To do:
A: According to the forum thread about the "Leaf" camper, what did tolisamarie do to the Leaf character after it appeared?
B: In the forum thread about the "Leaf" camper, why did the game say the user was blocked when tolisamarie tried to re-add the replaced camper's ID?
C: Add the next post to the forum thread about the "Leaf" camper, following the last message shown.

Extract provided:
▼▼▼
# Camper replaced by a camper named "Leaf"



## AlgernonsFlowers (Nov 14, 2017)

I was trying to view my boyfriends market box and when I went to his campsite, his camper was replaced by a female camper named "Leaf" and his camp was empty. I deleted and added him again and when i input his ID the leaf camper comes up again. Does anybody know whats happening?


----------



## tolisamarie (Nov 14, 2017)

Same thing happened to me today. I blocked the "Leaf" character so hopefully it won't happen again.


----------



## tolisamarie (Nov 14, 2017)

Interesting...when I tried to re-add the ID of the camper who was replaced by "Leaf", it tells me that the ID *does* belong to Leaf and that the user has been blocked (because I blocked Leaf). Hmmm... If you find out what's going on with your boyfriend let me know. Did he uninstall the game?


----------



## AlgernonsFlowers (Nov 14, 2017)

tried looking online supposedly its a glitch and it "fixes" itself within a few hours which is bizzare, idk maybe the game needs an update ?
▲▲▲
Information provided:
▼▼▼
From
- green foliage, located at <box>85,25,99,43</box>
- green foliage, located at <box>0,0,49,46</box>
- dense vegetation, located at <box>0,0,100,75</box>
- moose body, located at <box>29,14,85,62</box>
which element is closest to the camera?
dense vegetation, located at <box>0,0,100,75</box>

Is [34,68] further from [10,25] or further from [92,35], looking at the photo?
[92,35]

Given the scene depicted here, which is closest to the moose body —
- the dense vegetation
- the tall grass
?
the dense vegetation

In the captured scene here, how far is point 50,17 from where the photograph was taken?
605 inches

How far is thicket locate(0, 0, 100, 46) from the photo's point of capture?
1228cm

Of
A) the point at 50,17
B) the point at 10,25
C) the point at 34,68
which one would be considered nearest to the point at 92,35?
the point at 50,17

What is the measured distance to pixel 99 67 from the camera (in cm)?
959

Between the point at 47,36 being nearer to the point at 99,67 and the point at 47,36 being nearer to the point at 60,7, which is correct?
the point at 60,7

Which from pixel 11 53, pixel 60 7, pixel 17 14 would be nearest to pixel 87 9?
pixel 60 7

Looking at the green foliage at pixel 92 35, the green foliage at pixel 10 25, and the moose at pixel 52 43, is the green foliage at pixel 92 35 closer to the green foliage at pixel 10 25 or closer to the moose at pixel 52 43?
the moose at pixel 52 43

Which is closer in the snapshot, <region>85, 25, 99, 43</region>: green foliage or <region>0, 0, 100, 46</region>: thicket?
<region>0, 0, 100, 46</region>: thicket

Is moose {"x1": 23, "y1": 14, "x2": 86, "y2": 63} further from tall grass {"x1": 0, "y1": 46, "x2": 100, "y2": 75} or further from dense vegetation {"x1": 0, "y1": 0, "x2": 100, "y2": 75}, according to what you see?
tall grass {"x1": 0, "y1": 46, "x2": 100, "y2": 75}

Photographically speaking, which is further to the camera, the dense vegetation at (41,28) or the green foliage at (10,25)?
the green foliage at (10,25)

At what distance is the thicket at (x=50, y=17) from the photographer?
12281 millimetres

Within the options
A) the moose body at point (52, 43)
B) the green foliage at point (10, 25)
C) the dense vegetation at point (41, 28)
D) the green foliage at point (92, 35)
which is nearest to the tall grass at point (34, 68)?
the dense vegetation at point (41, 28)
▲▲▲
Responses to the tasks:
A: tolisamarie blocked the Leaf character.

B: The game said the ID belonged to Leaf, and tolisamarie had already blocked Leaf. So it reported that user as blocked.

C:
----------



## Cheshire (Nov 14, 2017)

It is a glitch that’s already been acknowledged by Nintendo, they are working on fixing that. There’s nothing anyone can do about this right now, sadly.


----------



## Snow (Nov 15, 2017)

Yes, glitch, you'll get leaf when a specific friend is not registering -- sometimes Leaf will appear at a location but mostly I see her when I'm visiting a campsite. Don't do anything to try and fix it, the correct friend is usually back pretty quickly.


----------



## AlgernonsFlowers (Nov 16, 2017)

update: boyfriends villager is STILL replaced by this "Leaf" glitch, losin hope. It probably wont get fixed till nintendo issues a patch im guessing


----------



## Razzy (Nov 16, 2017)

They've said a fix will come out with the next version update, I believe.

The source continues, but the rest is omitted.